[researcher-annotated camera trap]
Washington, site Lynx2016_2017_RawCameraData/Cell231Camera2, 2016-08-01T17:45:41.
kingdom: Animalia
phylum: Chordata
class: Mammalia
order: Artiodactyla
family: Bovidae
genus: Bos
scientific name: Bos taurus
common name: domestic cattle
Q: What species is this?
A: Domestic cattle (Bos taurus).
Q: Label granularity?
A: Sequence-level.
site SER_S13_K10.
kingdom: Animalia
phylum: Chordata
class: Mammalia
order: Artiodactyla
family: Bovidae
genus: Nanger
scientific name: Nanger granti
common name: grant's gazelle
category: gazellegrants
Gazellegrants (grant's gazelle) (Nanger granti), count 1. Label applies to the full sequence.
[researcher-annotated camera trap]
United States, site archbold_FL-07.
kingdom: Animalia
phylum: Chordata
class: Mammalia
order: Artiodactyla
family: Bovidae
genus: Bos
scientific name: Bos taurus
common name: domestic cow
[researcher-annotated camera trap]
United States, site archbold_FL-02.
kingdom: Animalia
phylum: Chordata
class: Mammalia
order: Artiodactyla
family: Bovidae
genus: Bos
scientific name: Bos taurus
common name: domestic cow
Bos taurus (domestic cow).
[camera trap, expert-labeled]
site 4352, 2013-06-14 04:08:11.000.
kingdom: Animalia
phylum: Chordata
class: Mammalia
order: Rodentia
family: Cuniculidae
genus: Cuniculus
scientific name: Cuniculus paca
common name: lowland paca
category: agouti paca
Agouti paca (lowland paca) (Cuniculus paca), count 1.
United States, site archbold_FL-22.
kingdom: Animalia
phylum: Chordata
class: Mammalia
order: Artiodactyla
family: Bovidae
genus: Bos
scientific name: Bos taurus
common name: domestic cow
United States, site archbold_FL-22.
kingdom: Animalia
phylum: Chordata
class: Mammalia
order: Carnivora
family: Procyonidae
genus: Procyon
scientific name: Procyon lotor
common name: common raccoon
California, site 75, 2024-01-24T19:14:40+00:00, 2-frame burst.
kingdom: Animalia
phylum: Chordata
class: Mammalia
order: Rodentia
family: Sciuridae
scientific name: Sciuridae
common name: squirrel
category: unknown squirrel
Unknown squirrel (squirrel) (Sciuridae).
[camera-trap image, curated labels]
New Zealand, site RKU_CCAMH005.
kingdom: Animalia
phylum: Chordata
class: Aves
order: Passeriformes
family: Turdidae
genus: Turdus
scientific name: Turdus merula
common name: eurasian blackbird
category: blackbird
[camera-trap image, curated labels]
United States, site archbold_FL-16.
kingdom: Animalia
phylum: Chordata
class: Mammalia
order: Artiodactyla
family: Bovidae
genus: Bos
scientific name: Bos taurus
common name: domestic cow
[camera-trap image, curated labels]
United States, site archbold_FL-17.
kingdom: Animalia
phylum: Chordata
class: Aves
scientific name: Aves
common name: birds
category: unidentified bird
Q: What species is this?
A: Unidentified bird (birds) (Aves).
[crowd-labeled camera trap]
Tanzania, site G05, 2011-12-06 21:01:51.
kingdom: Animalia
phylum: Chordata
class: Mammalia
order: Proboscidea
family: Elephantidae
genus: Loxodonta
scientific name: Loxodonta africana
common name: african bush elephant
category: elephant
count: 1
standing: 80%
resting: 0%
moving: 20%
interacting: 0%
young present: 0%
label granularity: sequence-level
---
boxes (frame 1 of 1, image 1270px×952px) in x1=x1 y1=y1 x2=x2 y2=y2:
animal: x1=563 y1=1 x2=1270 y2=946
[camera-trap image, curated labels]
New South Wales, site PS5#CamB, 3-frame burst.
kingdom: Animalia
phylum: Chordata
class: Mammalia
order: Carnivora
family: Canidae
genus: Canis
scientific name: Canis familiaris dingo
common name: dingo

__________

-- GOAL OF THE EXERCISE --
Write the material above out once more, exactly as it stands.

-- TASK SOLUTION --
[researcher-annotated camera trap]
Washington, site Lynx2016_2017_RawCameraData/Cell231Camera2, 2016-08-01T17:45:41.
kingdom: Animalia
phylum: Chordata
class: Mammalia
order: Artiodactyla
family: Bovidae
genus: Bos
scientific name: Bos taurus
common name: domestic cattle
Q: What species is this?
A: Domestic cattle (Bos taurus).
Q: Label granularity?
A: Sequence-level.
site SER_S13_K10.
kingdom: Animalia
phylum: Chordata
class: Mammalia
order: Artiodactyla
family: Bovidae
genus: Nanger
scientific name: Nanger granti
common name: grant's gazelle
category: gazellegrants
Gazellegrants (grant's gazelle) (Nanger granti), count 1. Label applies to the full sequence.
[researcher-annotated camera trap]
United States, site archbold_FL-07.
kingdom: Animalia
phylum: Chordata
class: Mammalia
order: Artiodactyla
family: Bovidae
genus: Bos
scientific name: Bos taurus
common name: domestic cow
[researcher-annotated camera trap]
United States, site archbold_FL-02.
kingdom: Animalia
phylum: Chordata
class: Mammalia
order: Artiodactyla
family: Bovidae
genus: Bos
scientific name: Bos taurus
common name: domestic cow
Bos taurus (domestic cow).
[camera trap, expert-labeled]
site 4352, 2013-06-14 04:08:11.000.
kingdom: Animalia
phylum: Chordata
class: Mammalia
order: Rodentia
family: Cuniculidae
genus: Cuniculus
scientific name: Cuniculus paca
common name: lowland paca
category: agouti paca
Agouti paca (lowland paca) (Cuniculus paca), count 1.
United States, site archbold_FL-22.
kingdom: Animalia
phylum: Chordata
class: Mammalia
order: Artiodactyla
family: Bovidae
genus: Bos
scientific name: Bos taurus
common name: domestic cow
United States, site archbold_FL-22.
kingdom: Animalia
phylum: Chordata
class: Mammalia
order: Carnivora
family: Procyonidae
genus: Procyon
scientific name: Procyon lotor
common name: common raccoon
California, site 75, 2024-01-24T19:14:40+00:00, 2-frame burst.
kingdom: Animalia
phylum: Chordata
class: Mammalia
order: Rodentia
family: Sciuridae
scientific name: Sciuridae
common name: squirrel
category: unknown squirrel
Unknown squirrel (squirrel) (Sciuridae).
[camera-trap image, curated labels]
New Zealand, site RKU_CCAMH005.
kingdom: Animalia
phylum: Chordata
class: Aves
order: Passeriformes
family: Turdidae
genus: Turdus
scientific name: Turdus merula
common name: eurasian blackbird
category: blackbird
[camera-trap image, curated labels]
United States, site archbold_FL-16.
kingdom: Animalia
phylum: Chordata
class: Mammalia
order: Artiodactyla
family: Bovidae
genus: Bos
scientific name: Bos taurus
common name: domestic cow
[camera-trap image, curated labels]
United States, site archbold_FL-17.
kingdom: Animalia
phylum: Chordata
class: Aves
scientific name: Aves
common name: birds
category: unidentified bird
Q: What species is this?
A: Unidentified bird (birds) (Aves).
[crowd-labeled camera trap]
Tanzania, site G05, 2011-12-06 21:01:51.
kingdom: Animalia
phylum: Chordata
class: Mammalia
order: Proboscidea
family: Elephantidae
genus: Loxodonta
scientific name: Loxodonta africana
common name: african bush elephant
category: elephant
count: 1
standing: 80%
resting: 0%
moving: 20%
interacting: 0%
young present: 0%
label granularity: sequence-level
---
boxes (frame 1 of 1, image 1270px×952px) in x1=x1 y1=y1 x2=x2 y2=y2:
animal: x1=563 y1=1 x2=1270 y2=946
[camera-trap image, curated labels]
New South Wales, site PS5#CamB, 3-frame burst.
kingdom: Animalia
phylum: Chordata
class: Mammalia
order: Carnivora
family: Canidae
genus: Canis
scientific name: Canis familiaris dingo
common name: dingo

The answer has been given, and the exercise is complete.